[TEXTO]
---

No filme A sociedade da neve, fica evidente que, na caminhada por ajuda, você carregava a mochila maior.
Eu sentia que minha mochila era pesada, mas nunca imaginei que ela pesava tanto — entre 30 e 40 quilos, como me contaram anos depois. Não é de espantar que, para mim, tenha sido tão difícil chegar lá em cima. Foi um esforço enorme. Mas nunca me ocorreu ver quanto pesava a mochila de Roberto [Canessa] ou de Nando [Parrado]. No rúgbi, cada um tem seu papel. E, cada um faz o que tem de fazer. E, na vida, é exatamente a mesma coisa. Tem gente que tem a mochila mais pesada e tem gente que tem a mochila mais leve. Não adianta você olhar para o lado e dizer: “Ah, a mochila dele é mais leve”. Porque não importa; é a sua mochila que você tem de carregar.

Nos últimos 53 anos, a tecnologia avançou muito. Como os jovens reagem hoje à história da tragédia?
Hoje há muito mais tecnologia, mas se sua internet cair, você tem de usar isso [Tintín aponta para a cabeça]. Lá em cima, nós tínhamos de fazer cálculos de volume, cálculos de superfície, de geometria… A pessoa tem de estar preparada para coisas que ela assume que não vão acontecer. É isso que eu tento passar aos jovens. A vida não é linear, não é estável. A vida tem altos e baixos. Tem surpresas por todo lado. Temos de nos adaptar às mudanças. Não devemos temer o fracasso.

---

[MATERIAL FORNECIDO]

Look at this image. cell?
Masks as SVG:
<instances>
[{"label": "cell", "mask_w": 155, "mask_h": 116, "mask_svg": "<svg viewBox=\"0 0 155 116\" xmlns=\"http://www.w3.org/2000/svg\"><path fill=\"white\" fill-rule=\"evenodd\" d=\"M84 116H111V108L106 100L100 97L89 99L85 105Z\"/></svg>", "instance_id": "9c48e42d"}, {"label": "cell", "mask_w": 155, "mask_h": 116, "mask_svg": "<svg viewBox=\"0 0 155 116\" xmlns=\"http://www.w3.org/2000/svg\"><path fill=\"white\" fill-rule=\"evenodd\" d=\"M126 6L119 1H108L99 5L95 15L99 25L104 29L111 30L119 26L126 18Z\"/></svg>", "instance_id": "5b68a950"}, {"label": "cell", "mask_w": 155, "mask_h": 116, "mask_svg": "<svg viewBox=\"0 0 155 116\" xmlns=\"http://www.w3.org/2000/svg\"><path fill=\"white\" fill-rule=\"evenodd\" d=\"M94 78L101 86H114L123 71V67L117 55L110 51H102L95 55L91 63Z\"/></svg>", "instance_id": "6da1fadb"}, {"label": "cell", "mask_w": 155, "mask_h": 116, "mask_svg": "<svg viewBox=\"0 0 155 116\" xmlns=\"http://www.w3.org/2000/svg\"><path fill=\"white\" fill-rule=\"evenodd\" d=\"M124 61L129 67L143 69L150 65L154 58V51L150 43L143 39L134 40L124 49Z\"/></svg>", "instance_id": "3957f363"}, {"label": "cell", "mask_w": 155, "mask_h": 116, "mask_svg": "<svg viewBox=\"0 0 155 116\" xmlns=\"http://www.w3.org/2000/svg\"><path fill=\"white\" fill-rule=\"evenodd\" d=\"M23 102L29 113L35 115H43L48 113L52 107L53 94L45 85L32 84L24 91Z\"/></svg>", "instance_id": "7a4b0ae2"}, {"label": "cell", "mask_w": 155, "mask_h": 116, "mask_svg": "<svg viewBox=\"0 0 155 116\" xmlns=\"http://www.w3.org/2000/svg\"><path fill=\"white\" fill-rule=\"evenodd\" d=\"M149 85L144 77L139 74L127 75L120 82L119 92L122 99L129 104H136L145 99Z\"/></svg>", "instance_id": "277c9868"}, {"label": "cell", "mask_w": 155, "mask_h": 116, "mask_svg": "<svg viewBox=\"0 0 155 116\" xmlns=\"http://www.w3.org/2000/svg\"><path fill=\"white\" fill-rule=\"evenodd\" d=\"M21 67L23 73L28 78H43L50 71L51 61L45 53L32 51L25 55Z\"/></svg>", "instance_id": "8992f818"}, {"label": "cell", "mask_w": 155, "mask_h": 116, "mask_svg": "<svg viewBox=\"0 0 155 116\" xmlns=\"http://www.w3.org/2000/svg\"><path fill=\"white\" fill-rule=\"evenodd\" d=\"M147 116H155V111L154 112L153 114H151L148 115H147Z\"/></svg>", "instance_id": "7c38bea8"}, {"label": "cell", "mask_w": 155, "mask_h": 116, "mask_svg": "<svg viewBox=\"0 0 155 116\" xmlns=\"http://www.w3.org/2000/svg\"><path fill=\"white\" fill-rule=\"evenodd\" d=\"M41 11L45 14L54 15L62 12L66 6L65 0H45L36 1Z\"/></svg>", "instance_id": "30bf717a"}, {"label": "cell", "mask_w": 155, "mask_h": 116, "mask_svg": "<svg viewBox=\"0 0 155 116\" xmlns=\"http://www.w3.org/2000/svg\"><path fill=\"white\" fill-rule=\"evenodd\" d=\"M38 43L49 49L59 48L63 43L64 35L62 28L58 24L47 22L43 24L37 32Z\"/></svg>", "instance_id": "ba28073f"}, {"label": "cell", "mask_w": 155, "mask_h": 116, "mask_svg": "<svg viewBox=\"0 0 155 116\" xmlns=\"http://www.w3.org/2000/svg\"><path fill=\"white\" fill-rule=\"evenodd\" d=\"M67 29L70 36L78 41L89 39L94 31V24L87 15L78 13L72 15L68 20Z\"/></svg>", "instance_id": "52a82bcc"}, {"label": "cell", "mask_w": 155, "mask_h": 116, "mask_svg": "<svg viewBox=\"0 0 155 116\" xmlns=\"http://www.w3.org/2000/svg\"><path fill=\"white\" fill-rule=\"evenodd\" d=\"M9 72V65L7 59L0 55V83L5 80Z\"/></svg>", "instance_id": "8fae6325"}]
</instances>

---

[PEDIDO ESCRITO] Reproduza o trecho do texto entre "Eu sentia que" e "história da tragédia?", inclusive, substituindo "mochila" por "bagagem". Este material tem outra origem.

[RESPOSTA]
Eu sentia que minha bagagem era pesada, mas nunca imaginei que ela pesava tanto — entre 30 e 40 quilos, como me contaram anos depois. Não é de espantar que, para mim, tenha sido tão difícil chegar lá em cima. Foi um esforço enorme. Mas nunca me ocorreu ver quanto pesava a bagagem de Roberto [Canessa] ou de Nando [Parrado]. No rúgbi, cada um tem seu papel. E, cada um faz o que tem de fazer. E, na vida, é exatamente a mesma coisa. Tem gente que tem a bagagem mais pesada e tem gente que tem a bagagem mais leve. Não adianta você olhar para o lado e dizer: “Ah, a bagagem dele é mais leve”. Porque não importa; é a sua bagagem que você tem de carregar.

Nos últimos 53 anos, a tecnologia avançou muito. Como os jovens reagem hoje à história da tragédia?